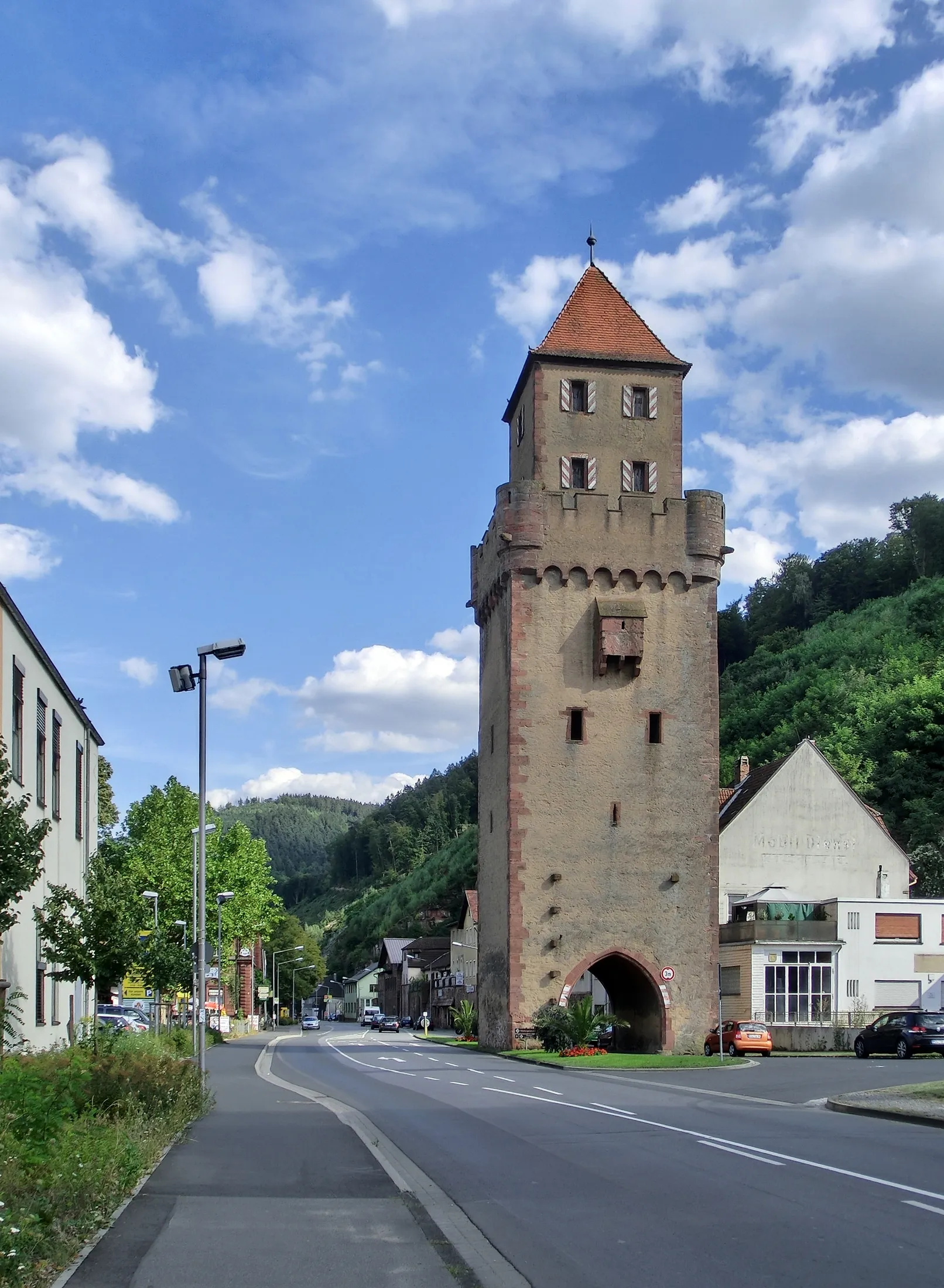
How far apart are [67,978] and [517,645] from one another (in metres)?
21.1

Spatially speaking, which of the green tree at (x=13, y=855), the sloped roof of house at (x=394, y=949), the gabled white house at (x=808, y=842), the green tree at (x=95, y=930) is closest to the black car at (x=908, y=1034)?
the green tree at (x=95, y=930)

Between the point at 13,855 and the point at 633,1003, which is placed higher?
the point at 13,855

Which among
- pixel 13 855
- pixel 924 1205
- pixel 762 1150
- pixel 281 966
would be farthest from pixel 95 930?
pixel 281 966

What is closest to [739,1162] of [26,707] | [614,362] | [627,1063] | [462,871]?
[26,707]

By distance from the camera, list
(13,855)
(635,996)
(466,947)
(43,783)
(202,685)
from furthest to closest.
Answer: (466,947) → (635,996) → (43,783) → (202,685) → (13,855)

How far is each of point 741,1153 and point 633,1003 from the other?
3311 centimetres

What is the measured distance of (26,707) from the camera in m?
25.4

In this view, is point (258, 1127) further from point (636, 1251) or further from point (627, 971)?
point (627, 971)

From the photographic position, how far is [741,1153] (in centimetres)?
1424

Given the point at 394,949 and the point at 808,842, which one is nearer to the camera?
the point at 808,842

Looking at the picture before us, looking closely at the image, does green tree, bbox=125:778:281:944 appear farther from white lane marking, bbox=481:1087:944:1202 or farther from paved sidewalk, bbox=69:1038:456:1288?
paved sidewalk, bbox=69:1038:456:1288

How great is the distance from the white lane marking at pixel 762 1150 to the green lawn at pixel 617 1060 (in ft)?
39.9

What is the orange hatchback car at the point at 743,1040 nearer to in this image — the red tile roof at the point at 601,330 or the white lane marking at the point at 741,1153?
the red tile roof at the point at 601,330

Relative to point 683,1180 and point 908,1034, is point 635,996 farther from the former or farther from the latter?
point 683,1180
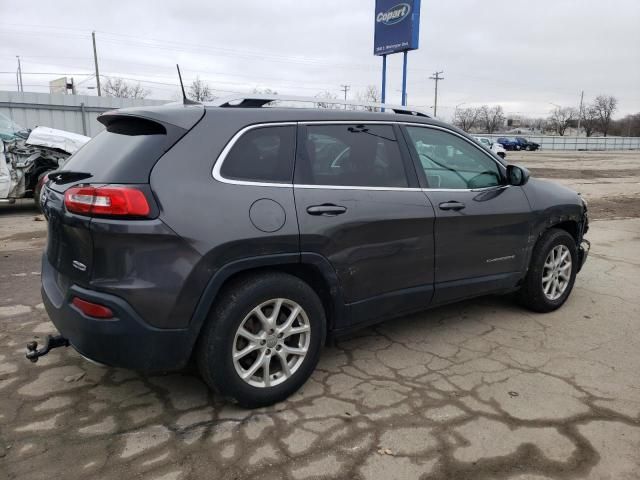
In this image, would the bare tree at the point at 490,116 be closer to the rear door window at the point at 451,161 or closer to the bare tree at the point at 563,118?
the bare tree at the point at 563,118

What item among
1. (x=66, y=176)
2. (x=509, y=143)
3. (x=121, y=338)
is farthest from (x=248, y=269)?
(x=509, y=143)

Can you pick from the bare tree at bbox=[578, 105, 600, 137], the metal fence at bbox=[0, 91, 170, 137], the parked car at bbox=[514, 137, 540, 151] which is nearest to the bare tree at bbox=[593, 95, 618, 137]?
the bare tree at bbox=[578, 105, 600, 137]

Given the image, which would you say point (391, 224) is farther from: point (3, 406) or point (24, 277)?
point (24, 277)

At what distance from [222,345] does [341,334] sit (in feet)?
2.88

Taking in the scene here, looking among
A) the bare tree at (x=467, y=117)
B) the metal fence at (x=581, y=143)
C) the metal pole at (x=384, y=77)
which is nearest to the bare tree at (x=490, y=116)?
the bare tree at (x=467, y=117)

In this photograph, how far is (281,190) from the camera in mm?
2980

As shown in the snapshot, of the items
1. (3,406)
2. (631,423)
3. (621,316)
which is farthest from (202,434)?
(621,316)

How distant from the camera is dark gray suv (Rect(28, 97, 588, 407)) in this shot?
2.61 meters

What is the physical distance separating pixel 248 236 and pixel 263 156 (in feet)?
1.66

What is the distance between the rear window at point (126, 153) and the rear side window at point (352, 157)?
814 millimetres

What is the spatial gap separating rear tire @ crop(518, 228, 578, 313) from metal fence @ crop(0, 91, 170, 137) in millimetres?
18289

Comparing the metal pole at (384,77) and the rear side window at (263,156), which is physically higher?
the metal pole at (384,77)

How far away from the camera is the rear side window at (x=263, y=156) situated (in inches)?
114

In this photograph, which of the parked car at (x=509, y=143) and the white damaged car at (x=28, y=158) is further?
the parked car at (x=509, y=143)
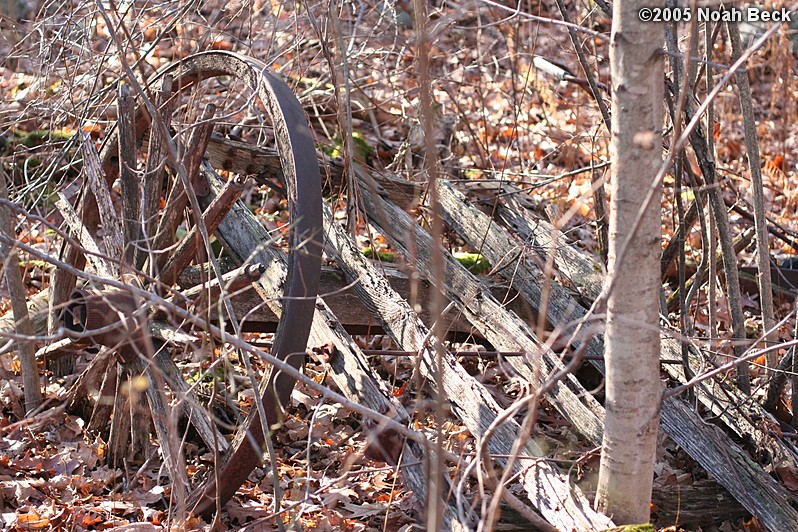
━━━━━━━━━━━━━━━━━━━━━━━━━━━━━━
Given request:
Count how many lines of the items above contain the string "higher", treating uppercase and lowercase as different. Reply with that number alone.

Written response:
2